:: Consigna A ::
Traduce al inglés esta oración del texto sobre la industria del espionaje: "El acuerdo más relevante en ese sentido es el Acuerdo de Wassenaar."
:: Consigna B ::
Resume en dos oraciones el texto sobre la industria del espionaje.
:: Consigna C ::
Prolonga el texto sobre la industria del espionaje a partir de su última oración.

:: Extracto del documento ::
═══

Esto no va de Gobiernos utilizando ciertos instrumentos para fines legales y cayendo sin querer en daños colaterales: esto va de usar tecnología de espionaje para ir contra personas cruciales y vulnerables. Contra aquellas a quienes la democracia debería proteger.
De primeras, pareciera que establecer limitaciones a la industria global del espionaje fuera imposible. Las empresas operan en un entorno de sombras donde coluden espionaje y antiterrorismo. Un entorno abstruso para los que no son expertos y que pretendan regularlo o controlarlo.
Muchos argumentan que limitar la exportación de programas como esos es una pérdida de tiempo. A fin de cuentas, las empresas chinas ocuparán cualquier vacío que dejen las empresas occidentales. Es cierto que eso es un obstáculo. Pero no es un argumento para evitar hacer lo que hay que hacer cuando se trata de proteger los derechos humanos. Los intentos por lograr una reforma real de ese sector deben comenzar ya. Deben hacerlo a escala global y deben seguir varios pasos.
Primero, los Gobiernos, por supuesto, tienen que controlar las exportaciones de programas de espionaje. Ya existen contextos que permiten restringir la exportación de tecnología de doble uso, militar y comercial.
El acuerdo más relevante en ese sentido es el Acuerdo de Wassenaar. Es necesario actualizarlo para que vaya más allá de la tecnología de doble uso y amplíe su ámbito regulatorio a los programas utilizados para minar los derechos humanos. Todos los Gobiernos tendrán que comprometerse a poner en marcha controles de exportación por acuerdo mutuo.
Por el momento sólo existe una respuesta que ha probado ser efectiva ante lo evidente de los abusos que se están cometiendo: detener todas las ventas y transferencias de tecnología. En un informe que presenté a Naciones Unidas en Junio, pedí una moratoria inmediata a la transferencia de programas de espionaje hasta que se pongan en marcha controles viables. Es hora de lanzar una campaña sincera para terminar con una vigilancia que no rinde cuentas ante nadie.

═══

:: Datos extraídos ::
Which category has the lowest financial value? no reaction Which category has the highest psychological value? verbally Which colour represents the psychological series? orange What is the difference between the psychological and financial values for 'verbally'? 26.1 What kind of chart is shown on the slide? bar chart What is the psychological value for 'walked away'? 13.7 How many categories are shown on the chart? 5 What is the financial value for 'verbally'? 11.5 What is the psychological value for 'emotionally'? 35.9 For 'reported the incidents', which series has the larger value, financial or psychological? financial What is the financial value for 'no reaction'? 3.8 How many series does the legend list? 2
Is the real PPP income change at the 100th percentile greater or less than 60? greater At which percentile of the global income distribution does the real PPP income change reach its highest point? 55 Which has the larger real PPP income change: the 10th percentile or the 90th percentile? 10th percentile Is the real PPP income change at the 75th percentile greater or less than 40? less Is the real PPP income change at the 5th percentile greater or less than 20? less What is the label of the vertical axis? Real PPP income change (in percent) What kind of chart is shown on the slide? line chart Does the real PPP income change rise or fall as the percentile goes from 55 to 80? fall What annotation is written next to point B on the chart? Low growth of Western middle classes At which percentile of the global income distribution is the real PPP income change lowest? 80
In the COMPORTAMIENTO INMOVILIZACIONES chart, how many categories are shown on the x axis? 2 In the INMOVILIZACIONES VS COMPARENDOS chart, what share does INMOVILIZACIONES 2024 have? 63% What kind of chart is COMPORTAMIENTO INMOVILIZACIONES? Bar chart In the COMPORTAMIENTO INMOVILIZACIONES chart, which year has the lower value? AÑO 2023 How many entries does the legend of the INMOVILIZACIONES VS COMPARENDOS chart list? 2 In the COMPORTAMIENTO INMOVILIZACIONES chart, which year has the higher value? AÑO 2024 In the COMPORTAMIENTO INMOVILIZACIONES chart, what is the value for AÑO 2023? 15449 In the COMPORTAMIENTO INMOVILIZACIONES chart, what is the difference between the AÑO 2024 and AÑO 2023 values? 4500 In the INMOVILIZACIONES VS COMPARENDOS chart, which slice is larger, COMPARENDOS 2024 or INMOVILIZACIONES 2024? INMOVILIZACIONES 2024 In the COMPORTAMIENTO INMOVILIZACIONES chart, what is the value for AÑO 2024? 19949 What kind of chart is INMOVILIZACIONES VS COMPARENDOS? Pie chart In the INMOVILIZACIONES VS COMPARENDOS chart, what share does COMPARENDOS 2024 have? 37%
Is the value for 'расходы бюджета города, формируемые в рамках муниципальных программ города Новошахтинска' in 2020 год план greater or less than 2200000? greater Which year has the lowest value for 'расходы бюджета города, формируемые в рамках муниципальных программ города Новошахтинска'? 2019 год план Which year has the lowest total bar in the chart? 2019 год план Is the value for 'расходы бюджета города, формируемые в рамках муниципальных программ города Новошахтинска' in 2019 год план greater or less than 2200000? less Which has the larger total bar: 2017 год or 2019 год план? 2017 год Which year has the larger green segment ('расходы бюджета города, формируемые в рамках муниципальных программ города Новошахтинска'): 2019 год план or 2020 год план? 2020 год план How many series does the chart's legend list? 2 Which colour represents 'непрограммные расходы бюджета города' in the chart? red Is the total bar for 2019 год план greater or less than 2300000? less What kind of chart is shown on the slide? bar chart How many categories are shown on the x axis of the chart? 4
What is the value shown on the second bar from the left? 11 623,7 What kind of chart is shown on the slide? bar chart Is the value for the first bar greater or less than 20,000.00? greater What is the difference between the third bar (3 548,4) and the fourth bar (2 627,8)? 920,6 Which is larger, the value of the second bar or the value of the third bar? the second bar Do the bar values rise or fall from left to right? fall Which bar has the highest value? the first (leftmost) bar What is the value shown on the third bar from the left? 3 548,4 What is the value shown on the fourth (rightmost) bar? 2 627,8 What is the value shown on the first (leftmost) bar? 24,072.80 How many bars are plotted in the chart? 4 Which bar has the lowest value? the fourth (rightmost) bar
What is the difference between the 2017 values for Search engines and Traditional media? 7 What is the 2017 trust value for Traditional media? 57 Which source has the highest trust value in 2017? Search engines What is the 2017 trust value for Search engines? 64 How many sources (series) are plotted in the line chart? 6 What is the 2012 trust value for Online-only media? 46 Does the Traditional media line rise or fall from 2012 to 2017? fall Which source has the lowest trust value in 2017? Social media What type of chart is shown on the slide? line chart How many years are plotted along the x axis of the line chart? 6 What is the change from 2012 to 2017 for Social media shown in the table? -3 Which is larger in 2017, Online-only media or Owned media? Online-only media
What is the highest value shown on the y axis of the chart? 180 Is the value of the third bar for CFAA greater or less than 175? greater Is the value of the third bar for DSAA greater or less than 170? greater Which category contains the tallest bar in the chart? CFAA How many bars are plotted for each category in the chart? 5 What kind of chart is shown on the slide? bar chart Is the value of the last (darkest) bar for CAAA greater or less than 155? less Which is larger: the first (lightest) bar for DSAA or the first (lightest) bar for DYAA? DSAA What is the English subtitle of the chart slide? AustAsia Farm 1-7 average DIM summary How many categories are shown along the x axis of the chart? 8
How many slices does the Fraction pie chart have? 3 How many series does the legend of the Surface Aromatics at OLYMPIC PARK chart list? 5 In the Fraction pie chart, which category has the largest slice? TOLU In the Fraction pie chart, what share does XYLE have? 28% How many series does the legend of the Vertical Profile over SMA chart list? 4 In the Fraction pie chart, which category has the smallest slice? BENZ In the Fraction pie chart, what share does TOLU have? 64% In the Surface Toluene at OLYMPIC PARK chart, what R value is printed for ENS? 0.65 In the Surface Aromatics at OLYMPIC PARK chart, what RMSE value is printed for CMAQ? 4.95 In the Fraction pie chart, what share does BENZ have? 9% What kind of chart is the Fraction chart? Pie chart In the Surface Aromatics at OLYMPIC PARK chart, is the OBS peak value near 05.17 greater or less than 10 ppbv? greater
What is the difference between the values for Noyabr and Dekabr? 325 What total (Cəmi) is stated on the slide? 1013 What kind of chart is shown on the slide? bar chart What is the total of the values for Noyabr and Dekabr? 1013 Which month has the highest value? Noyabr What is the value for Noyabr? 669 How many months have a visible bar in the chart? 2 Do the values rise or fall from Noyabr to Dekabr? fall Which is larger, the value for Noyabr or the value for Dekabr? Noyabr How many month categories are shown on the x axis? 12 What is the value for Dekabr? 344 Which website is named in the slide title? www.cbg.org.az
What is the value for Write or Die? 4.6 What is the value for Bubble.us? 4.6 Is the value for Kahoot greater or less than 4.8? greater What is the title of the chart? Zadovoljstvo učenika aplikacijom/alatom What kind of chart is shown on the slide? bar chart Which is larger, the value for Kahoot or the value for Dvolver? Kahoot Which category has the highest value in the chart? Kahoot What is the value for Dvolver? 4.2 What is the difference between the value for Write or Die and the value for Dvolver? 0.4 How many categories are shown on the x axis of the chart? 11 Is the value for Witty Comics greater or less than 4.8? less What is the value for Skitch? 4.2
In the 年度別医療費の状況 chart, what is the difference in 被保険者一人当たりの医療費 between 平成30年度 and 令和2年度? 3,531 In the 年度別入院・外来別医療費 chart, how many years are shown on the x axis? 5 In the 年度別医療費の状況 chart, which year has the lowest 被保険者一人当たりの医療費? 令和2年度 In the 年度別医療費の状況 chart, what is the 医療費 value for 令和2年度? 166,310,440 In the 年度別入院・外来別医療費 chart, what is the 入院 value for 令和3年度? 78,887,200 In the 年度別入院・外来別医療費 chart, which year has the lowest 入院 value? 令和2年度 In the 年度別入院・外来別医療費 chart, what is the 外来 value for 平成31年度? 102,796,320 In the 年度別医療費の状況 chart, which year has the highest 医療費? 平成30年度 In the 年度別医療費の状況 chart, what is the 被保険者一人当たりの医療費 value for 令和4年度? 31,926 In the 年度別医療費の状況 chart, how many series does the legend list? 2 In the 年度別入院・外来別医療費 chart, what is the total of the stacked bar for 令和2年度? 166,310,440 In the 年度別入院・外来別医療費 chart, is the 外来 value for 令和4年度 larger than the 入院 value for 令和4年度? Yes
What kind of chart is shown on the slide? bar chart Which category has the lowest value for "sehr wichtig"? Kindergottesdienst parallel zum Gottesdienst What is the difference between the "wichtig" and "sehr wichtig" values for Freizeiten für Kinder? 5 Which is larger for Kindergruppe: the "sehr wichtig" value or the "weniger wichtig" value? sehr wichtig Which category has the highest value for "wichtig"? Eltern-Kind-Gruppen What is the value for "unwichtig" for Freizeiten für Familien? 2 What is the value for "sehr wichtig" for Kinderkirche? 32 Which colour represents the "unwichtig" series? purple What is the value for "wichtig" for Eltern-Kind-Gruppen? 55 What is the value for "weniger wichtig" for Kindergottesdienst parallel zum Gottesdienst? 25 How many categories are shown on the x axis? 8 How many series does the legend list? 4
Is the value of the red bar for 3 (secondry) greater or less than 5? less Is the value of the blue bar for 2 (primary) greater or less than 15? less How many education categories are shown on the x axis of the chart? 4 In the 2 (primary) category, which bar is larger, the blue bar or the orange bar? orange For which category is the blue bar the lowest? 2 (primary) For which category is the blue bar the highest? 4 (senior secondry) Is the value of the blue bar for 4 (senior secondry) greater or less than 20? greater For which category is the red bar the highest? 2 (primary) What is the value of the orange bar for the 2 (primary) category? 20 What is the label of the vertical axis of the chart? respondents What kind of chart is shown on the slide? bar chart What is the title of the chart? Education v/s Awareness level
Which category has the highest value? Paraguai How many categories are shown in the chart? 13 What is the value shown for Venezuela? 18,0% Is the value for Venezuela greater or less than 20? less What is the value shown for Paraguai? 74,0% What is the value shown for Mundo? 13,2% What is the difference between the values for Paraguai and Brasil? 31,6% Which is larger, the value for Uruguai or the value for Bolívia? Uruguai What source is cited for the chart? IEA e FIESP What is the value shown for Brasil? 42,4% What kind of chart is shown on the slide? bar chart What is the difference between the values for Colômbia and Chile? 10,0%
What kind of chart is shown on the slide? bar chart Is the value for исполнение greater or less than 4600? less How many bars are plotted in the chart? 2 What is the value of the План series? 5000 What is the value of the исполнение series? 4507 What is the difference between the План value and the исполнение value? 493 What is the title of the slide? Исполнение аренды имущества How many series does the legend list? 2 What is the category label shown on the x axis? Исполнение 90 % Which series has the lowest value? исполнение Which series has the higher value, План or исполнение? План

═══

:: Resultado A ::
The most relevant agreement in that regard is the Wassenaar Arrangement.

:: Resultado B ::
La tecnología de espionaje se usa contra personas cruciales y vulnerables a quienes la democracia debería proteger, y aunque limitar su exportación parezca imposible, la reforma del sector debe comenzar ya y a escala global. Los Gobiernos deben controlar las exportaciones y actualizar el Acuerdo de Wassenaar para abarcar los programas usados para minar los derechos humanos, y mientras no existan controles viables se pide una moratoria inmediata a la transferencia de programas de espionaje.

:: Resultado C ::
En segundo lugar, las empresas deben poner en marcha controles efectivos sobre su propia tecnología. El Grupo NSO se ha comprometido a seguir las prácticas en materia de derechos humanos recomendadas por Naciones Unidas para las empresas. Pero un control efectivo va más allá de políticas de autorregulación. Significa hacer pública la lista de clientes y los usos de la tecnología, la aprobación de reglas contra usos indebidos y violaciones de derechos humanos, una vigilancia periódica y la capacidad de detener de inmediato lo que suceda en violación de derechos fundamentales.
El control efectivo también exige compromisos por parte de las empresas a la hora de impedir la transferencia de su tecnología a quienes violen de manera sistemática los derechos humanos o países en los que no funcione el Estado de derecho en torno a la vigilancia de las personas. Debe rechazarse el uso de este tipo de programas para objetivos ilegítimos. Y todos estos controles deben recibir el refuerzo de un sistema de sanciones gubernamental a quienes los usen para lo que no deben.
Por último, que los Gobiernos o las empresas cómplices rindan cuentas por sus abusos y comportamientos indebidos, algo que cada vez es más difícil para las víctimas de este tipo de espionaje.
Los Gobiernos deben facilitar que existan acciones legales de esa naturaleza. Deben cambiar sus leyes para permitir quejas contra las empresas y administraciones responsables de vigilancia ilegal. Algún tipo de jurisdicción universal que permita controlar la expansión de esta perniciosa tecnología.
Hay pocos ejemplos más claros de la cara oscura de la era digital que el de la industria de la vigilancia digital y sus instrumentos represivos. Ya es hora de controlarlos.
David Kaye es profesor de Derecho en la Universidad de California, relator especial de Naciones Unidas para la libertad de expresión y autor de 'Speech police: the global struggle to govern the internet' (La policía del discurso: un combate global para gobernar internet).